Description of the task
From the listing below, pull out each line that contains the word "placed".

Working data
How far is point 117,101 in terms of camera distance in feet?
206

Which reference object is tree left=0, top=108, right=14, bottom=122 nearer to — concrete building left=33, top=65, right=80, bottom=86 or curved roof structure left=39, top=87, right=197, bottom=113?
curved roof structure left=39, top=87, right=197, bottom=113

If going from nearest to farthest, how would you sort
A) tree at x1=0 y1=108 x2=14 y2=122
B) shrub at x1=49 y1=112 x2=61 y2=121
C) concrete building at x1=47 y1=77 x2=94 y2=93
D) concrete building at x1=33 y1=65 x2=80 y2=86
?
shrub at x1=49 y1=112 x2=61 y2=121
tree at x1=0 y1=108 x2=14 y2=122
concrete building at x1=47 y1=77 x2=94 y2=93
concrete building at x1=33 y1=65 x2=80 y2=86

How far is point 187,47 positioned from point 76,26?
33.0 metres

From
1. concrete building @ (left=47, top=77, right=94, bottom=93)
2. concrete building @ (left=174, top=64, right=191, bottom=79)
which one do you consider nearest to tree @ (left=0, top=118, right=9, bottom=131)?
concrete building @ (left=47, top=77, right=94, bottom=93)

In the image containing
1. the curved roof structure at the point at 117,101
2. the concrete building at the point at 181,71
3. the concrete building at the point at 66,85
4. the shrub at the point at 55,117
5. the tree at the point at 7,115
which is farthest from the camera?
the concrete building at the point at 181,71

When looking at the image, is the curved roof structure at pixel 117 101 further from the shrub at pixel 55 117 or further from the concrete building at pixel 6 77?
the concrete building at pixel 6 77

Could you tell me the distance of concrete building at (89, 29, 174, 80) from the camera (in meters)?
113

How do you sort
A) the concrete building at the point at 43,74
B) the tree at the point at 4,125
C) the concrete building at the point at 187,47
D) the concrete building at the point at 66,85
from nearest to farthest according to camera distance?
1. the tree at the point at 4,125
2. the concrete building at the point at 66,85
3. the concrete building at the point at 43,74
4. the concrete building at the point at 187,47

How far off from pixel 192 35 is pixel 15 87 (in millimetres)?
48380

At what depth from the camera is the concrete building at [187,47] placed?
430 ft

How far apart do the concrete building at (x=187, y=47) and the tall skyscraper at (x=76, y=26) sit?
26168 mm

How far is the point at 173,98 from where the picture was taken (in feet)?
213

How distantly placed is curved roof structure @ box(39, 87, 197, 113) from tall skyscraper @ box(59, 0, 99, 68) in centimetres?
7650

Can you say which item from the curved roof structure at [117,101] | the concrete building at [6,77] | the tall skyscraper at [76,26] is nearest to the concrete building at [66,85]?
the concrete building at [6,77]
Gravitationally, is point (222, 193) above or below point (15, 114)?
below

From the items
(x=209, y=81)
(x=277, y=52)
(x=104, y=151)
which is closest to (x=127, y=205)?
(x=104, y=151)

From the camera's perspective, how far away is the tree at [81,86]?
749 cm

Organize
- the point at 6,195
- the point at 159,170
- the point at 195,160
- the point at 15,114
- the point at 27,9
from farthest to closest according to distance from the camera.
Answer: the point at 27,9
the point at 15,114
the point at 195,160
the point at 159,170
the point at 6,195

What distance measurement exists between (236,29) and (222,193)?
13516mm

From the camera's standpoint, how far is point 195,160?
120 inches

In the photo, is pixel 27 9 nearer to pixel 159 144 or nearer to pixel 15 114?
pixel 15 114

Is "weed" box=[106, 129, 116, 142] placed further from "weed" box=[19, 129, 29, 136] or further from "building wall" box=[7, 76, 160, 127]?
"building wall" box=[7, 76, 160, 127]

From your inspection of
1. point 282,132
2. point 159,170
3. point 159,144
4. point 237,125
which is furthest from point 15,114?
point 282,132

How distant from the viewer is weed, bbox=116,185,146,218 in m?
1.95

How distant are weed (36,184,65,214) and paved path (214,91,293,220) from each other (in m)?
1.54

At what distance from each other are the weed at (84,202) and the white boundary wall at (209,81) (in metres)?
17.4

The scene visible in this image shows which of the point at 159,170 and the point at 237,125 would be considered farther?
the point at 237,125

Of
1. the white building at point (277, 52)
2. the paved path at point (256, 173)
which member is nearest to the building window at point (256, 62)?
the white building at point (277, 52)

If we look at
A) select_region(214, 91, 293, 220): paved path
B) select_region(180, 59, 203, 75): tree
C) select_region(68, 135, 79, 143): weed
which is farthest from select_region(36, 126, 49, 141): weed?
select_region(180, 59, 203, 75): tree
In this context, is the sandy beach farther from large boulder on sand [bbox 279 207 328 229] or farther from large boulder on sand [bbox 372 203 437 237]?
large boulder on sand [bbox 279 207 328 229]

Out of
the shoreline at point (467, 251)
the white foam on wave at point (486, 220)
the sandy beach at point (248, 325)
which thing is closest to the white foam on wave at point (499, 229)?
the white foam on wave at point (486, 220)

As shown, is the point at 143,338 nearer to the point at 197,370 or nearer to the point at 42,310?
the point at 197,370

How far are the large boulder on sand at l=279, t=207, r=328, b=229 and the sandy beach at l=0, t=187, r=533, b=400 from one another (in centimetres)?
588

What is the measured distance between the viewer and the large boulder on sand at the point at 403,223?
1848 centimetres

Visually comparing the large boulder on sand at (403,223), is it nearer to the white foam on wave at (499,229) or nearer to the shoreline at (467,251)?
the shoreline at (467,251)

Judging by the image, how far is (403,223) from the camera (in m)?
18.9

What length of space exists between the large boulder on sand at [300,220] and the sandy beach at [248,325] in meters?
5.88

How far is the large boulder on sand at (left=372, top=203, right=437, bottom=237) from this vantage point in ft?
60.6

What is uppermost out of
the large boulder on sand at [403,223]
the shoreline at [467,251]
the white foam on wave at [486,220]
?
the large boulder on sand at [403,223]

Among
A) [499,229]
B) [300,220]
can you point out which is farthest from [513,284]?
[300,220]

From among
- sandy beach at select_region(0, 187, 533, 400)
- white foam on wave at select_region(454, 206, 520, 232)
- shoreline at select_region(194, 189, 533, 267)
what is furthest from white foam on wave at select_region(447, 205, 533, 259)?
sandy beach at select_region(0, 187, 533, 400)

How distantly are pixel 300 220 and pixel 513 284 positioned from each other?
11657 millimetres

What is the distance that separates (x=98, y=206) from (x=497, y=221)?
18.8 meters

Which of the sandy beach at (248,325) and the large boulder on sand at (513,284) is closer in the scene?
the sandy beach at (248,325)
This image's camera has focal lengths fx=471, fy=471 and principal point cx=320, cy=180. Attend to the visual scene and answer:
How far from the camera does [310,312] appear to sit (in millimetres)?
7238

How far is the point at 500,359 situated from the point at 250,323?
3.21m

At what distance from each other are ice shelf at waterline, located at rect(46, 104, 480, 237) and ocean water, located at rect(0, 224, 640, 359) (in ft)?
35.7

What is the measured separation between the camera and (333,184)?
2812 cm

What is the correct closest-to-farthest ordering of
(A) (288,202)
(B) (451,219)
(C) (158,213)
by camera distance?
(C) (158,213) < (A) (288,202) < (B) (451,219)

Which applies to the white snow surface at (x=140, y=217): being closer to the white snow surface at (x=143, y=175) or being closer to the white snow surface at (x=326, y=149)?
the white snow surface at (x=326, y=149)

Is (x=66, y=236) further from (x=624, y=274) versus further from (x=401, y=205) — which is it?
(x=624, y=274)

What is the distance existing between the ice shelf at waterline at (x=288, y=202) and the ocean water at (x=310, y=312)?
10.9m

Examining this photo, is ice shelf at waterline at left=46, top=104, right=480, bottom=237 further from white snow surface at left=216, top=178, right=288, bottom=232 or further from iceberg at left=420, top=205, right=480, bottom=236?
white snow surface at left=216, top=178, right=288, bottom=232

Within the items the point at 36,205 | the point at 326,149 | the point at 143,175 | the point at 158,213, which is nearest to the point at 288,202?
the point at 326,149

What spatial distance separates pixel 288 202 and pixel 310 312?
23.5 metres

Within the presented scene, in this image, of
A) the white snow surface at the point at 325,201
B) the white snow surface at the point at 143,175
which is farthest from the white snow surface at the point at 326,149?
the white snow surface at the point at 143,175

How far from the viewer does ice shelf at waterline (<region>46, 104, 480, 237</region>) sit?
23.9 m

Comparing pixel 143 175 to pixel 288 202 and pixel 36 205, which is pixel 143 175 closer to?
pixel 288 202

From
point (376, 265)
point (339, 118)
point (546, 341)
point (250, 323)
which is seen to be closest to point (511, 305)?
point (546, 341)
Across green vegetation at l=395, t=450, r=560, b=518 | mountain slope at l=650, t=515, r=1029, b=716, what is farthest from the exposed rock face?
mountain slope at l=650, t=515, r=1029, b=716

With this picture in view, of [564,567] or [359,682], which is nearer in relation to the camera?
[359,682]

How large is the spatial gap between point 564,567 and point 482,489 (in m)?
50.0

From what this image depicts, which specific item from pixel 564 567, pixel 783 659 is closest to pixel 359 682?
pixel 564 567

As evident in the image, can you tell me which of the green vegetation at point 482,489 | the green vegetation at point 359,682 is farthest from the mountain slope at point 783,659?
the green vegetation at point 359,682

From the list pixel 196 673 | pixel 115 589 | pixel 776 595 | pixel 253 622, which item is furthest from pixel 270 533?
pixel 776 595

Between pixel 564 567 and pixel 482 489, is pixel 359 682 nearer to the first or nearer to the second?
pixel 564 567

Answer for this exercise
At what depth from the camera is the concrete building at [187,47] placed?
How distantly placed is curved roof structure @ box(39, 87, 197, 113) from tall skyscraper @ box(59, 0, 99, 68) in centimetres?
Is "weed" box=[106, 129, 116, 142] placed further from "weed" box=[19, 129, 29, 136] or further from "building wall" box=[7, 76, 160, 127]?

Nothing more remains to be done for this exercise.